A cura di Patrizia Brigoni, Università del Piemonte Orientale, Dipartimento di Medicina Traslazionale

Le cadute e le conseguenti fratture delle persone con disabilità motoria e/o cognitiva rappresentano una priorità per la sanità pubblica a causa della loro frequenza e gravità. Esistono fattori di rischio di caduta intrinseci, come le alterazioni legate all’età, oppure allo stato di malattia. Risulta importante la messa in opera di programmi e strategie di prevenzione per ridurre il rischio di cadute e fratture nella popolazione anziana o nella popolazione particolarmente a rischio.

Una revisione sistematica della letteratura ha valutato l'efficacia del Pilates, uno dei metodi di allenamento più apprezzati nelle palestre e nei centri di riabilitazione, per la riduzione delle fratture fra la popolazione a rischio. Il Pilates, originariamente sviluppato negli anni '30, si propone di migliorare allineamento posturale, equilibrio e forza muscolare attraverso sequenze controllate abbinate a una respirazione completa e ritmica.

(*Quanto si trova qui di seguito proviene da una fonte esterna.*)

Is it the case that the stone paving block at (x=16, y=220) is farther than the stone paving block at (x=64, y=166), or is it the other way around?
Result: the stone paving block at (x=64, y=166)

Purtroppo le conclusioni delle revisione risentono della presenza di studi di qualità limitata: in termini di benefici la pratica del Pilates risulta promettente, anche se i rischi non sono sufficientemente studiati e l'effetto del Pilates sulle cadute e sulla densità ossea è incerto. Esistono evidenze che il Pilates abbia migliorato la condizione fisica e la qualità della vita correlata alla salute della popolazione considerata. In particolare, emerge dallo studio che il Pilates può migliorare la condizione fisica e la qualità della vita delle donne con osteoporosi. Gli autori raccomandano di svolgere Pilates all'interno di setting supervisionati da istruttori e fisioterapisti.